= Data to process =
· · ·

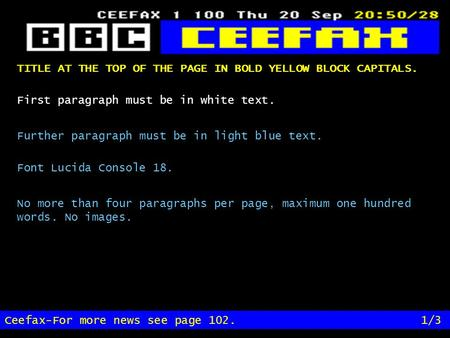 TITLE AT THE TOP OF THE PAGE IN BOLD YELLOW BLOCK CAPITALS. Ceefax-For more news see page 102.1/3 First paragraph must be in white text. Further paragraph.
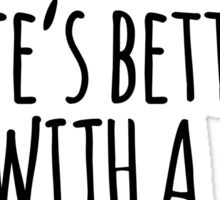 Funny 'Life's Better With a Labrador' T-Shirt, Hoodies and Gifts Sticker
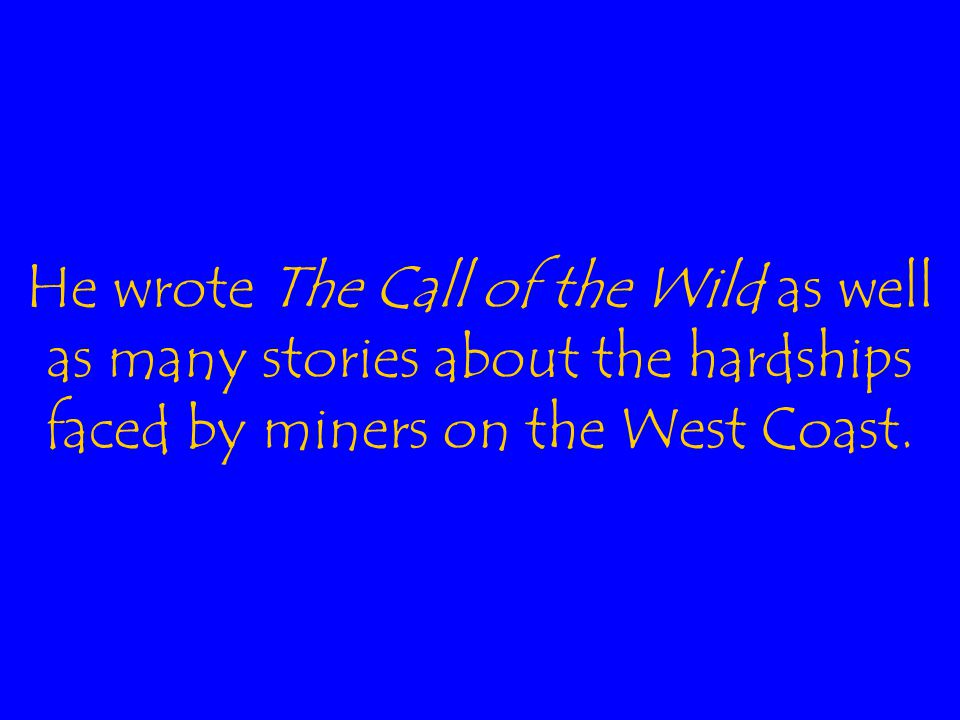 He wrote The Call of the Wild as well as many stories about the hardships faced by miners on the West Coast.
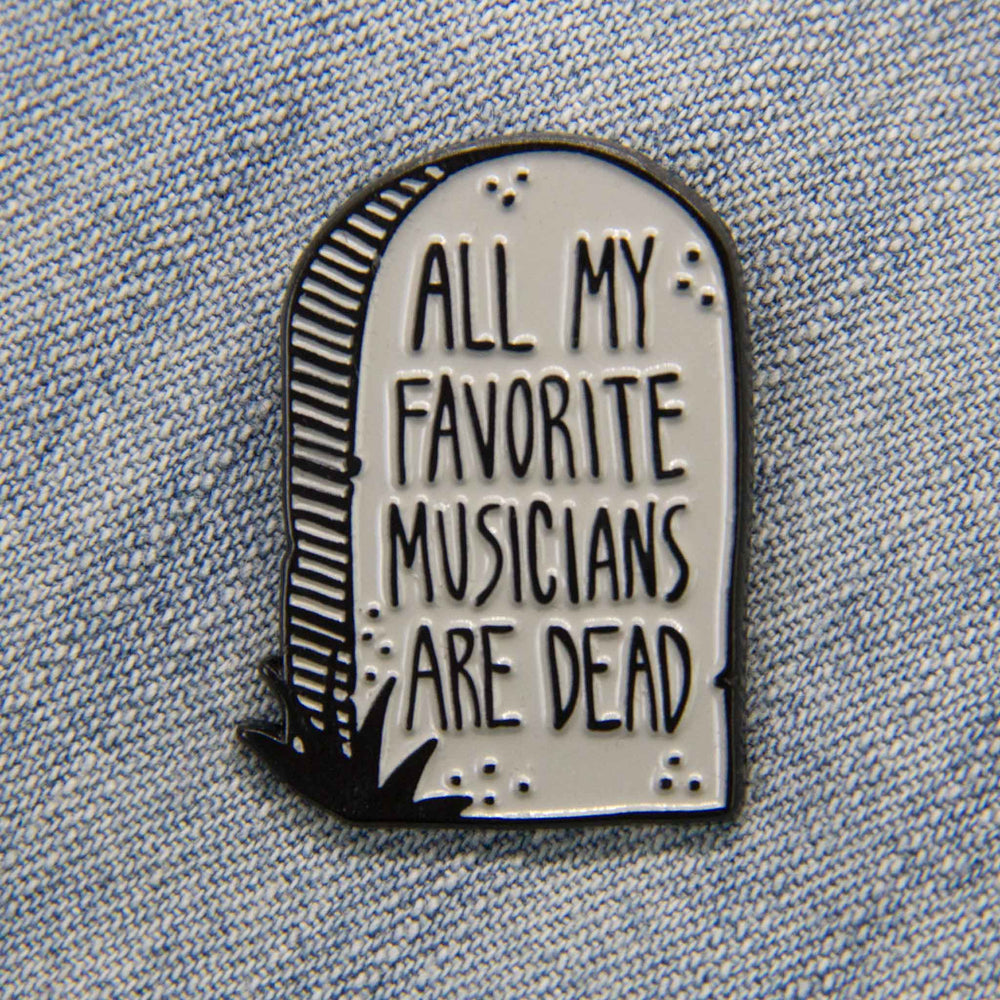 """All My Favorite Musicians Are Dead"" Enamel Pin"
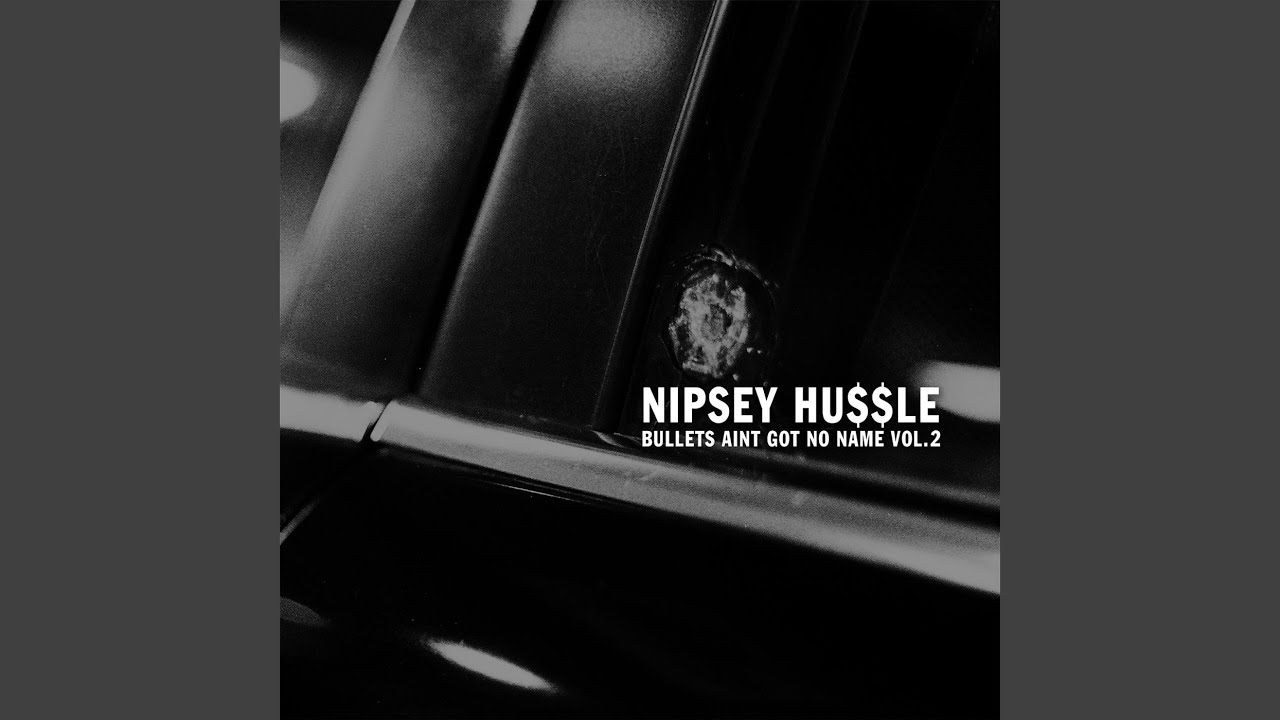 nipsey hussle bullets aint got no name video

· · ·

= What you are asked to do =
No pictures should appear; only the lines from the first line of the records through the line with "My Favorite Musicians", both included, are to be restated word for word.

= Answer box =
 TITLE AT THE TOP OF THE PAGE IN BOLD YELLOW BLOCK CAPITALS. Ceefax-For more news see page 102.1/3 First paragraph must be in white text. Further paragraph.
 Funny 'Life's Better With a Labrador' T-Shirt, Hoodies and Gifts Sticker
 He wrote The Call of the Wild as well as many stories about the hardships faced by miners on the West Coast.
 """All My Favorite Musicians Are Dead"" Enamel Pin"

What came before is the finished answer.